- **Assigned task**: Repeat all of the entries, please, keeping each line exact.

--- Source material Enclosed Below ---

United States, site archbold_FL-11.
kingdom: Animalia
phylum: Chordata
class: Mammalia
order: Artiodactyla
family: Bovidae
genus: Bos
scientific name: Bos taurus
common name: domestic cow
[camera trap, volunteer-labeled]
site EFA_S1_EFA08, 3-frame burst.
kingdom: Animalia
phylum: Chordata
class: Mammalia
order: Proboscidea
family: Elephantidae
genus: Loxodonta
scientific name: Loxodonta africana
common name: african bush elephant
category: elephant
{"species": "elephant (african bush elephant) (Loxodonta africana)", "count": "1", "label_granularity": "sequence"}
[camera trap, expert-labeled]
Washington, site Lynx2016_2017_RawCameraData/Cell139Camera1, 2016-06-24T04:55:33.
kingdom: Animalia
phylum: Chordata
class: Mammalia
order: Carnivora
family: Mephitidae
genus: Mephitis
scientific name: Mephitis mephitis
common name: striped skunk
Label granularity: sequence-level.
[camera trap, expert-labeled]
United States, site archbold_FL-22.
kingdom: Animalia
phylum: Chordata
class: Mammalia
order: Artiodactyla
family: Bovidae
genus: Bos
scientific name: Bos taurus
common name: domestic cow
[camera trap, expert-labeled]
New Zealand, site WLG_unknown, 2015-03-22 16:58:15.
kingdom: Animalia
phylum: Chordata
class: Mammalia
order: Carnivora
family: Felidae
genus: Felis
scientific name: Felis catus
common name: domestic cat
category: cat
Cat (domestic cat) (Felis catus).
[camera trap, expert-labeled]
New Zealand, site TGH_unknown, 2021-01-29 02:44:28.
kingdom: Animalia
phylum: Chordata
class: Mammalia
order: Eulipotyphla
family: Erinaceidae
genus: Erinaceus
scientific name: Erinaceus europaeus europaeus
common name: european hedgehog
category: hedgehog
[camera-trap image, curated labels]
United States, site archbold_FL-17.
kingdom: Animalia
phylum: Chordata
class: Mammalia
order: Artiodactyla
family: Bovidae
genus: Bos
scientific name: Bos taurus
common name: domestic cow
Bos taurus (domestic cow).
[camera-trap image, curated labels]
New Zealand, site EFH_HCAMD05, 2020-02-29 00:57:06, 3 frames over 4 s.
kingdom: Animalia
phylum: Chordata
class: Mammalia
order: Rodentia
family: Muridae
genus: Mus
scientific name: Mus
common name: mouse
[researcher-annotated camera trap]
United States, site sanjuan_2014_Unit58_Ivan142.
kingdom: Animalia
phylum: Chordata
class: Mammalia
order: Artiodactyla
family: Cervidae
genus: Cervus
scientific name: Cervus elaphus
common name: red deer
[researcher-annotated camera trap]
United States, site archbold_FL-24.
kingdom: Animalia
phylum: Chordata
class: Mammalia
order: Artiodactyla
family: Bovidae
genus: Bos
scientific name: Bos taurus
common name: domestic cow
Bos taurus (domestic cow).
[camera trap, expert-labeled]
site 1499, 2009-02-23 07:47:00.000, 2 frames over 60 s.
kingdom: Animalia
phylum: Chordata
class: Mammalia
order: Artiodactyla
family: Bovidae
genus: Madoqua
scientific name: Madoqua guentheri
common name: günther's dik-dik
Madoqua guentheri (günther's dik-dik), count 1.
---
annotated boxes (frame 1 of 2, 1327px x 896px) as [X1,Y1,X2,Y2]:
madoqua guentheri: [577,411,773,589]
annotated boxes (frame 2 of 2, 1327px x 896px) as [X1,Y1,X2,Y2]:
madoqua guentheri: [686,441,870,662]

--- End of Enclosed Source material ---

- **Your response**:
United States, site archbold_FL-11.
kingdom: Animalia
phylum: Chordata
class: Mammalia
order: Artiodactyla
family: Bovidae
genus: Bos
scientific name: Bos taurus
common name: domestic cow
[camera trap, volunteer-labeled]
site EFA_S1_EFA08, 3-frame burst.
kingdom: Animalia
phylum: Chordata
class: Mammalia
order: Proboscidea
family: Elephantidae
genus: Loxodonta
scientific name: Loxodonta africana
common name: african bush elephant
category: elephant
{"species": "elephant (african bush elephant) (Loxodonta africana)", "count": "1", "label_granularity": "sequence"}
[camera trap, expert-labeled]
Washington, site Lynx2016_2017_RawCameraData/Cell139Camera1, 2016-06-24T04:55:33.
kingdom: Animalia
phylum: Chordata
class: Mammalia
order: Carnivora
family: Mephitidae
genus: Mephitis
scientific name: Mephitis mephitis
common name: striped skunk
Label granularity: sequence-level.
[camera trap, expert-labeled]
United States, site archbold_FL-22.
kingdom: Animalia
phylum: Chordata
class: Mammalia
order: Artiodactyla
family: Bovidae
genus: Bos
scientific name: Bos taurus
common name: domestic cow
[camera trap, expert-labeled]
New Zealand, site WLG_unknown, 2015-03-22 16:58:15.
kingdom: Animalia
phylum: Chordata
class: Mammalia
order: Carnivora
family: Felidae
genus: Felis
scientific name: Felis catus
common name: domestic cat
category: cat
Cat (domestic cat) (Felis catus).
[camera trap, expert-labeled]
New Zealand, site TGH_unknown, 2021-01-29 02:44:28.
kingdom: Animalia
phylum: Chordata
class: Mammalia
order: Eulipotyphla
family: Erinaceidae
genus: Erinaceus
scientific name: Erinaceus europaeus europaeus
common name: european hedgehog
category: hedgehog
[camera-trap image, curated labels]
United States, site archbold_FL-17.
kingdom: Animalia
phylum: Chordata
class: Mammalia
order: Artiodactyla
family: Bovidae
genus: Bos
scientific name: Bos taurus
common name: domestic cow
Bos taurus (domestic cow).
[camera-trap image, curated labels]
New Zealand, site EFH_HCAMD05, 2020-02-29 00:57:06, 3 frames over 4 s.
kingdom: Animalia
phylum: Chordata
class: Mammalia
order: Rodentia
family: Muridae
genus: Mus
scientific name: Mus
common name: mouse
[researcher-annotated camera trap]
United States, site sanjuan_2014_Unit58_Ivan142.
kingdom: Animalia
phylum: Chordata
class: Mammalia
order: Artiodactyla
family: Cervidae
genus: Cervus
scientific name: Cervus elaphus
common name: red deer
[researcher-annotated camera trap]
United States, site archbold_FL-24.
kingdom: Animalia
phylum: Chordata
class: Mammalia
order: Artiodactyla
family: Bovidae
genus: Bos
scientific name: Bos taurus
common name: domestic cow
Bos taurus (domestic cow).
[camera trap, expert-labeled]
site 1499, 2009-02-23 07:47:00.000, 2 frames over 60 s.
kingdom: Animalia
phylum: Chordata
class: Mammalia
order: Artiodactyla
family: Bovidae
genus: Madoqua
scientific name: Madoqua guentheri
common name: günther's dik-dik
Madoqua guentheri (günther's dik-dik), count 1.
---
annotated boxes (frame 1 of 2, 1327px x 896px) as [X1,Y1,X2,Y2]:
madoqua guentheri: [577,411,773,589]
annotated boxes (frame 2 of 2, 1327px x 896px) as [X1,Y1,X2,Y2]:
madoqua guentheri: [686,441,870,662]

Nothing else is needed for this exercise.